55 Ms Rees gave supplementary oral evidence about these matters on 8 April 2003. She said that she was informed that Minter Ellison had possession of some additional documents regarding the Netherlands subsidiary of One.Tel, and she arranged for those documents to be inspected at the office of Minter Ellison in Melbourne. Two of the personnel of PricewaterhouseCoopers carried out the inspection on 25 and 26 March. They reported back to Ms Rees, probably on 27 March, after they had finished the inspection. They told her that they had seen some relevant documents and that they had arranged to obtain copies. The additional documents were received in the plaintiff's Sydney office on 1 or 2 April, where they were processed in some fashion, and they arrived on Ms Rees' desk on about 3 April.
56 In light of the letter of 4 April 2003, and with the benefit of hindsight, it can be seen that the extracted paragraphs of Ms Rees' affidavits were incomplete in a material respect.
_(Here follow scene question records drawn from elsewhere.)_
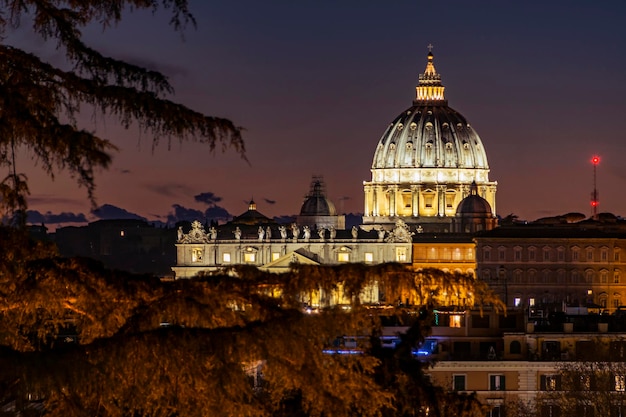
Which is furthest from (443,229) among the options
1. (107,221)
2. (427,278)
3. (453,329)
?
(427,278)

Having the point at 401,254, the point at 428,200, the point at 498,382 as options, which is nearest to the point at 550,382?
the point at 498,382

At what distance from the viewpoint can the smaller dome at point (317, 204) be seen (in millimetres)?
149250

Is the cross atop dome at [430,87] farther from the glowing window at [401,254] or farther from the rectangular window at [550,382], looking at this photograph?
the rectangular window at [550,382]

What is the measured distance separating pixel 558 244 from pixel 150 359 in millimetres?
101684

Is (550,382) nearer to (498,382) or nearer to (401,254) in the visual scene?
(498,382)

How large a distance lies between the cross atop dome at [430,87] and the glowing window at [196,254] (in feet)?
171

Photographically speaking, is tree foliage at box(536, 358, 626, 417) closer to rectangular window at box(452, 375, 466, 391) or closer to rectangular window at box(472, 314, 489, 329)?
rectangular window at box(452, 375, 466, 391)

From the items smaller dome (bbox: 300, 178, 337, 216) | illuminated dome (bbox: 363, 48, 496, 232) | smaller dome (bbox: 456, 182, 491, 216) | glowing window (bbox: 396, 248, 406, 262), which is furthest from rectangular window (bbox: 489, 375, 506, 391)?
illuminated dome (bbox: 363, 48, 496, 232)

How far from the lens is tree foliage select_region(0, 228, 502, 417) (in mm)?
11727

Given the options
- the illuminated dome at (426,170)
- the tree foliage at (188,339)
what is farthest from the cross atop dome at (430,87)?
the tree foliage at (188,339)

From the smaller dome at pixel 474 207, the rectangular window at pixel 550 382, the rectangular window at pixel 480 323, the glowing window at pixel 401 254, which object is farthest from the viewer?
the smaller dome at pixel 474 207

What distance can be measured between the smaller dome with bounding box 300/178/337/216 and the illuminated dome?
44.8ft

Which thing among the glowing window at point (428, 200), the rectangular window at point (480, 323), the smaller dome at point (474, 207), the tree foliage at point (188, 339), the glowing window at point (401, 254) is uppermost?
the glowing window at point (428, 200)

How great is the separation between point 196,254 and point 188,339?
116602 millimetres
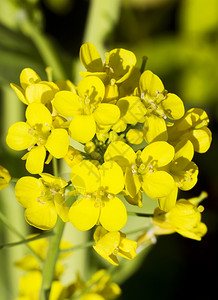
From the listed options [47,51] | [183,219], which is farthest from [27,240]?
[47,51]

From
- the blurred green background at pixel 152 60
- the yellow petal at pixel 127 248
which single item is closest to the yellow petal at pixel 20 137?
the yellow petal at pixel 127 248

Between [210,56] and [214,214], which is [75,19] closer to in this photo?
[210,56]

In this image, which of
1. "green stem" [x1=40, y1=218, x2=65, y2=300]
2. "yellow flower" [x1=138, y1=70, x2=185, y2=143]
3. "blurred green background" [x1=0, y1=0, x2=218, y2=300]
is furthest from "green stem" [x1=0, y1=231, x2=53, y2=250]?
"blurred green background" [x1=0, y1=0, x2=218, y2=300]

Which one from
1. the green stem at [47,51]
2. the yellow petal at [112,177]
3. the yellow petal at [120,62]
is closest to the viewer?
the yellow petal at [112,177]

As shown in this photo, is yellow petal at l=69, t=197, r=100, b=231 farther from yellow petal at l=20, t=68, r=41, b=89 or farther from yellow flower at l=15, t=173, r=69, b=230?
yellow petal at l=20, t=68, r=41, b=89

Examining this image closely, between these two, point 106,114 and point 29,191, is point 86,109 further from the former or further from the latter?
point 29,191

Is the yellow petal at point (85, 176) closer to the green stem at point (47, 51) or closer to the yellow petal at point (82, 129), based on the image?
the yellow petal at point (82, 129)
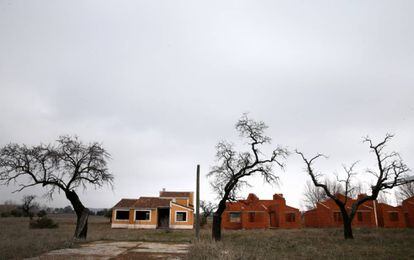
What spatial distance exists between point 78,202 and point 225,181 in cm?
1046

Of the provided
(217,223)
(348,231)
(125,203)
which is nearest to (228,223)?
(125,203)

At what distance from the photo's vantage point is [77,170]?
1922cm

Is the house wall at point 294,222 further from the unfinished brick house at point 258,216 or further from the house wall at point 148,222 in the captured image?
the house wall at point 148,222

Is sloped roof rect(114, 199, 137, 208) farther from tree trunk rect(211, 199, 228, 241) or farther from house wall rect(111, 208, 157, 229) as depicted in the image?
tree trunk rect(211, 199, 228, 241)

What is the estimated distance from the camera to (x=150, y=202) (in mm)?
42469

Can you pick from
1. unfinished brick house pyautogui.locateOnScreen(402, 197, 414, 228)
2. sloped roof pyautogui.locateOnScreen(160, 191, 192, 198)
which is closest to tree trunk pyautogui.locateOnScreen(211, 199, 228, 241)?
sloped roof pyautogui.locateOnScreen(160, 191, 192, 198)

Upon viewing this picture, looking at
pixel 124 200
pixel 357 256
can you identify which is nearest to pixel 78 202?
pixel 357 256

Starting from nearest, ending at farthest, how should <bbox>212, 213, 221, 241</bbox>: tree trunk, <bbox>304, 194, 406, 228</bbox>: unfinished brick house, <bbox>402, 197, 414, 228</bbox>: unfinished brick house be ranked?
1. <bbox>212, 213, 221, 241</bbox>: tree trunk
2. <bbox>402, 197, 414, 228</bbox>: unfinished brick house
3. <bbox>304, 194, 406, 228</bbox>: unfinished brick house

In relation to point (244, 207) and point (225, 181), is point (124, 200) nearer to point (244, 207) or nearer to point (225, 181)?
point (244, 207)

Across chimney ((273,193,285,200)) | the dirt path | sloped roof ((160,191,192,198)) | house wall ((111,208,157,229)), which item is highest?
sloped roof ((160,191,192,198))

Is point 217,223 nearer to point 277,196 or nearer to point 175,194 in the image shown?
point 277,196

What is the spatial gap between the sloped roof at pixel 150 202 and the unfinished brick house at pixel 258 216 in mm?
8735

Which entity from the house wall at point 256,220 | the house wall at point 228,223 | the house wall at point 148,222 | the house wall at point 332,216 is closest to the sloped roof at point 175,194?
the house wall at point 148,222

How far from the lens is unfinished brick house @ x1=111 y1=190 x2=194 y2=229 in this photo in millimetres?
40188
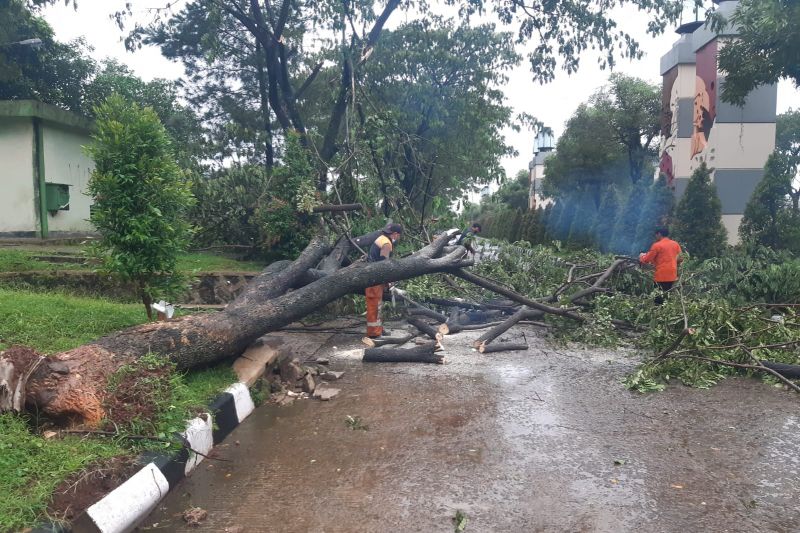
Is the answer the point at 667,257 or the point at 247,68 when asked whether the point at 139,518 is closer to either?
the point at 667,257

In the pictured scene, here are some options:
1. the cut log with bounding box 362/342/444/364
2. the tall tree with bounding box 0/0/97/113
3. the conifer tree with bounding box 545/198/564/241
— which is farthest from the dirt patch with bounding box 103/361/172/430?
the conifer tree with bounding box 545/198/564/241

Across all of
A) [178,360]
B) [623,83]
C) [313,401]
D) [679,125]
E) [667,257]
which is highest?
[623,83]

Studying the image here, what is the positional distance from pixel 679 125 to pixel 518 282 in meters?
17.9

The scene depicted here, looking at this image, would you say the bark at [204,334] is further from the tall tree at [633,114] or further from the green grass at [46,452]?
the tall tree at [633,114]

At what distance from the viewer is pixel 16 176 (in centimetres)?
1378

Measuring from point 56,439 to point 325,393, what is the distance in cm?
265

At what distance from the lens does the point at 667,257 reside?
9.27m

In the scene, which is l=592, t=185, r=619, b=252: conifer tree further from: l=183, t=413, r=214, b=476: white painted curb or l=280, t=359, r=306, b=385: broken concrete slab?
l=183, t=413, r=214, b=476: white painted curb

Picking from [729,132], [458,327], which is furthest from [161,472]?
[729,132]

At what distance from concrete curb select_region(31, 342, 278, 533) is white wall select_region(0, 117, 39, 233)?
11.0m

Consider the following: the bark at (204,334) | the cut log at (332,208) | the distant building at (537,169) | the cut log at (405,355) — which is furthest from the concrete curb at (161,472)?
the distant building at (537,169)

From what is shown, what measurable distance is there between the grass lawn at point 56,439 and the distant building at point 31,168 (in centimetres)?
785

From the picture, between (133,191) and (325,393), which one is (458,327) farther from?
(133,191)

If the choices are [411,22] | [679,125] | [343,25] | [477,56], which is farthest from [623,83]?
[343,25]
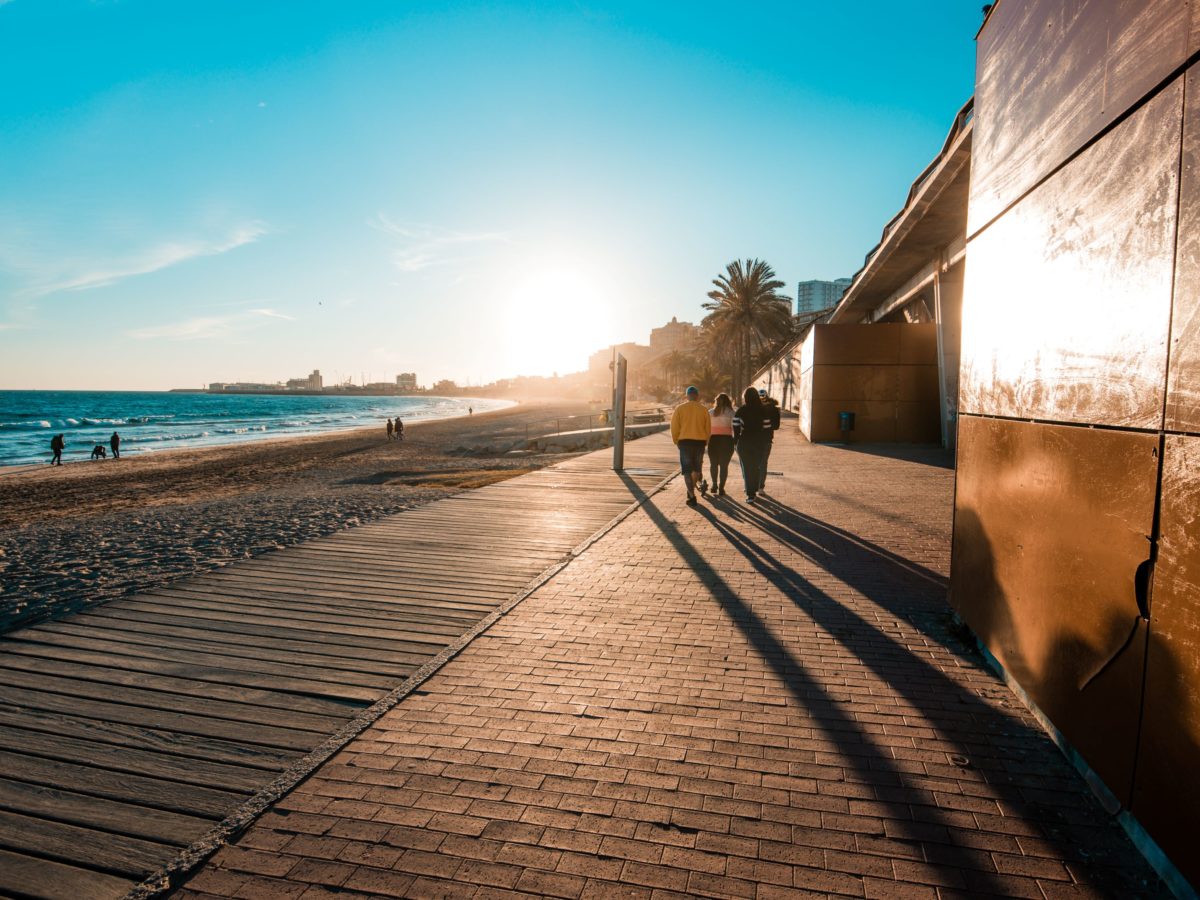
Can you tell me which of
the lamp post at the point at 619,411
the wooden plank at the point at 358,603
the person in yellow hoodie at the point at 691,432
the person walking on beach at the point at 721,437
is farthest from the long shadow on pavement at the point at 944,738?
the lamp post at the point at 619,411

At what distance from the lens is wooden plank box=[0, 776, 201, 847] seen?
243 centimetres

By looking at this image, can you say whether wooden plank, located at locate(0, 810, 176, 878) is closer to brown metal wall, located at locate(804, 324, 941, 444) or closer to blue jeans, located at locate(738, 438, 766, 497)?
blue jeans, located at locate(738, 438, 766, 497)

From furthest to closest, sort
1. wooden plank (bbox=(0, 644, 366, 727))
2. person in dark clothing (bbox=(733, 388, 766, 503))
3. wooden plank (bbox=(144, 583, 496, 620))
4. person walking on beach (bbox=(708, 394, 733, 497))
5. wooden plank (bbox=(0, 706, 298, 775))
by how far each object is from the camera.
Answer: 1. person walking on beach (bbox=(708, 394, 733, 497))
2. person in dark clothing (bbox=(733, 388, 766, 503))
3. wooden plank (bbox=(144, 583, 496, 620))
4. wooden plank (bbox=(0, 644, 366, 727))
5. wooden plank (bbox=(0, 706, 298, 775))

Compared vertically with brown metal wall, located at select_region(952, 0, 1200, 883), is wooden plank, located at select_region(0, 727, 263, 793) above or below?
below

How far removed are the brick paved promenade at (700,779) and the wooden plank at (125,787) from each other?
0.96ft

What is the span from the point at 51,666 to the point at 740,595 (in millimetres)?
4859

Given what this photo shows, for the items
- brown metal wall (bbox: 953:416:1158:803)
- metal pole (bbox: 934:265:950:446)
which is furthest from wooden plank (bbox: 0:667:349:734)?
metal pole (bbox: 934:265:950:446)

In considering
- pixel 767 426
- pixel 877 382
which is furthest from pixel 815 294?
pixel 767 426

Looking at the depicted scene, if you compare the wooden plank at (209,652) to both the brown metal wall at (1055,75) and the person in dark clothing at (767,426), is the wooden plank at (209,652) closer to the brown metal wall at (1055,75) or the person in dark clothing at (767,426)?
the brown metal wall at (1055,75)

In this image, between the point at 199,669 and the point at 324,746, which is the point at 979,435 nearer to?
the point at 324,746

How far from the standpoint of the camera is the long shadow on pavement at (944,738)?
229 cm

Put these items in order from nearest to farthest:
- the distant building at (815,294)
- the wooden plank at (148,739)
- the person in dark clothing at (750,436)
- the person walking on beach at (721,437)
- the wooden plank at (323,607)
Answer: the wooden plank at (148,739), the wooden plank at (323,607), the person in dark clothing at (750,436), the person walking on beach at (721,437), the distant building at (815,294)

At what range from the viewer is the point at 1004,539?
3514 mm

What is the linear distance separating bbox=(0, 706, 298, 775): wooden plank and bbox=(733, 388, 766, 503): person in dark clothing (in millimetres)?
7927
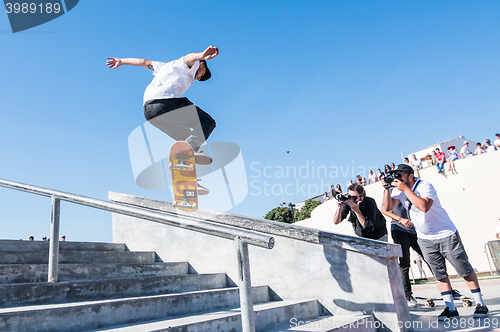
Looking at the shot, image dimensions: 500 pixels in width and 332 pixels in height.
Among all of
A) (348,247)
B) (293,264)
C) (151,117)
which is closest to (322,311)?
(293,264)

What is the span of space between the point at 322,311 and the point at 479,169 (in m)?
17.4

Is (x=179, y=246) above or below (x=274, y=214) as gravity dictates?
below

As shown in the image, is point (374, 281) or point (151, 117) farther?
point (151, 117)

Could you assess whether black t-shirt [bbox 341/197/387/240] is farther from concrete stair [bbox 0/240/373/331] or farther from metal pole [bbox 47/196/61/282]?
metal pole [bbox 47/196/61/282]

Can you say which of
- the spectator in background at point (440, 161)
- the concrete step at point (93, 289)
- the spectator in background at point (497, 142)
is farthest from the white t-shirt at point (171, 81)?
the spectator in background at point (497, 142)

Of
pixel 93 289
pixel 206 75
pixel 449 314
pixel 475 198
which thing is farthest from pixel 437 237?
pixel 475 198

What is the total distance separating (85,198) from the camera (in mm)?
3164

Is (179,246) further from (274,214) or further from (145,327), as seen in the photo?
(274,214)

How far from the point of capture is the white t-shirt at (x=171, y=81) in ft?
14.2

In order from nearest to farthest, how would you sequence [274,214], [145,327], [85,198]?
[145,327] < [85,198] < [274,214]

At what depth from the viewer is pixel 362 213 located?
4.95 metres

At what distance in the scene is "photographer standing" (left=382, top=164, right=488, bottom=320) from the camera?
378 centimetres

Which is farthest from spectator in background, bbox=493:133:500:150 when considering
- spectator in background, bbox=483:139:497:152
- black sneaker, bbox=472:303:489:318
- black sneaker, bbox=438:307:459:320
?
black sneaker, bbox=438:307:459:320

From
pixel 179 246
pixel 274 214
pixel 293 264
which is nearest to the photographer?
pixel 293 264
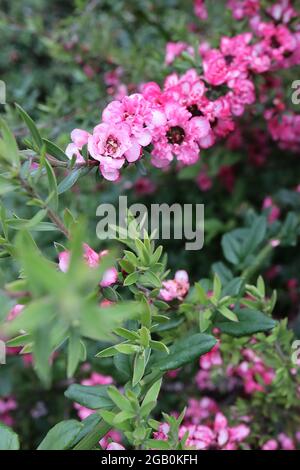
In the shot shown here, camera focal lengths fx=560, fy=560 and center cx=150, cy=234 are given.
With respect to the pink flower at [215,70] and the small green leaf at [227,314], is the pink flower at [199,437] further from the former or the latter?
the pink flower at [215,70]

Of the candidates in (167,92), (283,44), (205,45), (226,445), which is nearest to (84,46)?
(205,45)

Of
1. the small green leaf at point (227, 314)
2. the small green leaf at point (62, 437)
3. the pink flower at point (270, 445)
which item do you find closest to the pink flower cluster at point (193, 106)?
the small green leaf at point (227, 314)

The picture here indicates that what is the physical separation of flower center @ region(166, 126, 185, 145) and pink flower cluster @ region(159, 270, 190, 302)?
11.0 inches

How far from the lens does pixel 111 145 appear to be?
104 centimetres

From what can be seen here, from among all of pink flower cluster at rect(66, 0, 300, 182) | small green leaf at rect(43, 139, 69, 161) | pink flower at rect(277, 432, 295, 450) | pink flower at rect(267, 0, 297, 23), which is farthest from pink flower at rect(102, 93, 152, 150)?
pink flower at rect(277, 432, 295, 450)

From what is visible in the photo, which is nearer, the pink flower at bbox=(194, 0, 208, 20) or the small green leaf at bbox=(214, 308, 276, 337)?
the small green leaf at bbox=(214, 308, 276, 337)

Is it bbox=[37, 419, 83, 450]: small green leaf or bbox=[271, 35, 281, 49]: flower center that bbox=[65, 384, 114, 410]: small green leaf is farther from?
bbox=[271, 35, 281, 49]: flower center

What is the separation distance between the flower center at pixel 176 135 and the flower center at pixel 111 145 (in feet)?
0.47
I am satisfied, however, that in all the circumstances there is no proper basis for criticising Ms Rees in this respect.
A comparison of the application with the consent orders
57 An important component of the defendants' argument on costs is their contention that their application has been completely or substantially successful by virtue of the terms of the consent orders. To assess this contention, it is necessary to compare the Defendants' Application with the consent orders that I have made.
58 The Defendants' Application sought, first, an order (paragraph 1) that the plaintiff give verified discovery of specified electronic computer accounting and financial systems of the One.Tel Limited Group. In the alternative, paragraph 2 of the application sought an order that the plaintiff make such requests and do all such things as may be reasonably necessary to obtain electronic copies of these systems from the liquidators of One.Tel Limited.